I saw a de-motivational poster once that has stuck with me, and it bothered me then and still bothers me. It also bothers me that something like an image, meant to be funny, has stuck with me for so long in the context I see it in. Bottom line, it just plain bothers me. On despair.com, there is a poster titled "Mistakes", and the caption reads "It could be that the purpose of your life is only to serve as a warning to others." Wow! It even bothers me to type it. Could you accept that? Do you want to be known as a warning to others in any capacity? I have to admit, that is a fear of mine.

I am in a unique position to mentor others. It is a valuable position, one that I do not dismiss or take for granted, and when I find myself in tough circumstances where I do not feel like encouraging others or building others up or teaching others for their own benefit, it is that much harder to perform in that capacity. What to do. Do I just let raw emotion prevail and blast venom and negativity out all over any willing listener? After all, misery loves company, right? How does The National Enquirer stay in business if that is not true? When others are lifted up and elevated higher than ourselves, don't we all get a little satisfaction in their failures or mistakes? If you do, have you ever admitted it? I have an ugly streak that runs through me, and would be embarrassing and humiliating for that ugliness to become public for any one to see. Am I so different than any one else in that regard? My note is full of rhetorical questions. Questions I do not have the answers for either. These are the things, that are not written with passion, that seem to be leading me to write.

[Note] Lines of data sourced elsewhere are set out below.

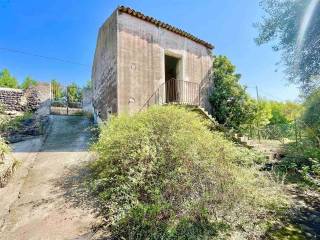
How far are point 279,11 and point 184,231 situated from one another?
291 inches

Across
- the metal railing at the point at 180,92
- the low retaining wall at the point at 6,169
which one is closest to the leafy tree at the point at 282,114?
the metal railing at the point at 180,92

I suppose there are times when you hear something or see something you do not like that forces you to fall back on basic character traits in order to continue putting one foot in front of the other. I am stubborn. I am willing to fight just about any fight if the fight is just. Injustice is a HUGE pet-peeve of mine. I have a very difficult time these days watching the news programs on television. I even have extreme difficulty reading news on the internet or reading emails sent to me that deal with a sensitive subject that truly does matter. The reason? Those things tend to make me angry. A difference is something I have always thought I wanted to make in the world. In some ways, I feel like getting spun up on a subject that is just and right will just lead to further frustration because I believe I see the solution. I see it so clearly. It is obvious! Why doesn't everyone else see it??!! Get it? Good. Righteous anger is good, and it is the kind of anger that keeps good character motivated to find solutions. The problem with me is I end up letting injustice affect me far more than it should. That is just how I am wired.

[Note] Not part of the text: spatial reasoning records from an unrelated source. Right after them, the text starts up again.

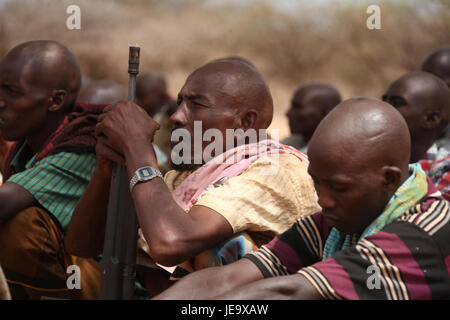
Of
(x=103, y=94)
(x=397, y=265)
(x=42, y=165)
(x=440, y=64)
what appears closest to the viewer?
(x=397, y=265)

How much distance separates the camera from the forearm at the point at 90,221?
2953 mm

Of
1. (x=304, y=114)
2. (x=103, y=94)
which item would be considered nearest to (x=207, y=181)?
(x=103, y=94)

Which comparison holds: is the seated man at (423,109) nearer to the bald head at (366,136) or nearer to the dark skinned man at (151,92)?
the bald head at (366,136)

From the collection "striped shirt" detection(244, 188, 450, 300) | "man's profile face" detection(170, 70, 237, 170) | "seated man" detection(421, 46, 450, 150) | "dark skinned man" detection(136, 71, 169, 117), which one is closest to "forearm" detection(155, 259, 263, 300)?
"striped shirt" detection(244, 188, 450, 300)

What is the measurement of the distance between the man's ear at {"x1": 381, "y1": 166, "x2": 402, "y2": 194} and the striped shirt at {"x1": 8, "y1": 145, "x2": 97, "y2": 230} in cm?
192

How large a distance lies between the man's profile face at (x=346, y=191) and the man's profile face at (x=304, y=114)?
386cm

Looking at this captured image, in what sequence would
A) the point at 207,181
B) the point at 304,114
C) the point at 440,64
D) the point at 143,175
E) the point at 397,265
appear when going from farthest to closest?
the point at 304,114
the point at 440,64
the point at 207,181
the point at 143,175
the point at 397,265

As I said, I take my role as a mentor very seriously. I am responsible for raising a son and a daughter. I want justice for them in any and every situation. I am also responsible and entrusted by my company to make rational, level-headed choices and decisions to benefit colleagues and customers. When things do not go my way, which tends to happen when you are human, I do my very best not to let it affect those that I am responsible to mentor. I have no mistakes to admit or own up to here. Honestly, admitting mistakes here is not why I am writing. But, I surely do make my share of mistakes, and how I am choosing to react is one of those moments where I suppose I am serving as a warning to others. I flat out refuse to be a de-motivational joke!

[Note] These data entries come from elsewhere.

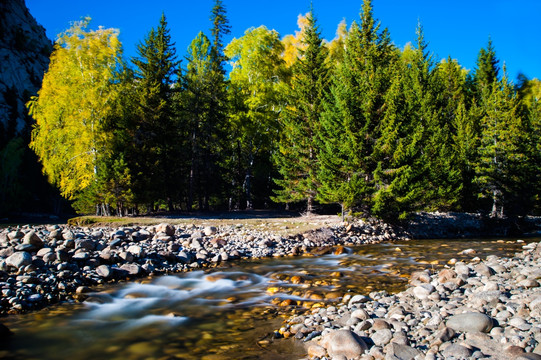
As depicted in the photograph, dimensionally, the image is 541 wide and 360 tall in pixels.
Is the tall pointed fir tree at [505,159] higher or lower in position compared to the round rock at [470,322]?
higher

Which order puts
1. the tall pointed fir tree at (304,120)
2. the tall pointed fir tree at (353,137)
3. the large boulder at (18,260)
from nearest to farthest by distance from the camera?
the large boulder at (18,260), the tall pointed fir tree at (353,137), the tall pointed fir tree at (304,120)

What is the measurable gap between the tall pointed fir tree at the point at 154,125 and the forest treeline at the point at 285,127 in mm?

A little while ago, I just put another footstep out in front of the other, and am focused on that one step at this particular moment. That one step made a difference, that I believe. That one step may have just been the single most important step I could have made today. I put away selfish desires for my own justice, and elevated someone else. Was it a hard pill to choke down? What do you think? Today was not promised to me. Today was a gift to me. My wife said recently that our generation is a generation full of "Lost boys." She did not mean it in a derogatory way toward me. She was stating something I believe to be true, and something that I want my son protected from or at least better equipped to handle. Her astute observation related to men today struggling with having to balance enormous pressures both at home and at work. Pressures to know who we are, to know *exactly* what we want to do with our lives, and pressures to know who, what, when where, why, and how at all times, at any cost, in any situation. Can you handle that kind of pressure? Pressures to perform in both capacities, at home and work, are enormous, to say the very least. It is as if we are expected to know how to handle those pressures without making mistakes. It is as though each of us were fully equipped with the knowledge or training on how to perform them before we were even born. Sometimes, I feel like I missed an important memo during pre-born training. Kind of like the way I feel about my Inbox when "important" email piles up into the hundreds of unread messages. Performing perfectly in a world where perfection is not attainable, but nevertheless expected, is overwhelming at times.

I often find it difficult to unplug from work, and immediately engage my role at home. In the past, I have had ample time to switch from one role to the other, but now, with the demands of my current work life, that buffer of time is almost non-existent. So one footstep at a time it shall be. I am not taking the month of June to adjust my tempo or my pace. I am not taking the second week of June or even this Wednesday to adjust. I am taking each moment, and doing my very best, which is not always good enough, to make each moment count for the better. I will not add injustice to injustice because I can not afford such behavior, and two wrongs do not make one right (oddly, they are making me write). I want my son to see his dad love his mom. To see his dad dote on his mom, hug his mom, speak kindly and complimentary to his mom. I want him to see his dad get up, go to work, take care of his family, and fight a good fight. I want my daughter to look for those traits in a future husband. Equipping them in these small ways will hopefully equip them to handle all the challenges they will surely one day face. I want my children and any one else I am entrusted to mentor to realize pressure will rise, they will make mistakes, and they will become better because of it all.

The word "if" comes to mind. "If I had unlimited time" or "If I had unlimited resources". Excuses will not help me in my role of mentor. One step in front of the last is the only option I have. Passion? Well, maybe I have passion. Maybe passion stirred up inside of me forced me to write this mess out, and try to assemble it in a coherent way for my own well-being. If not passion, then maybe just simply to serve as an example to others that mistakes are not always avoidable, and certainly not unhelpful to the one making them. The word mentor is defined as "a trusted friend, counselor or teacher, usually a more experienced person." A friend, counselor or teacher, or an experienced person are all good things. They almost all involve one common ingredient that make them great: mistakes.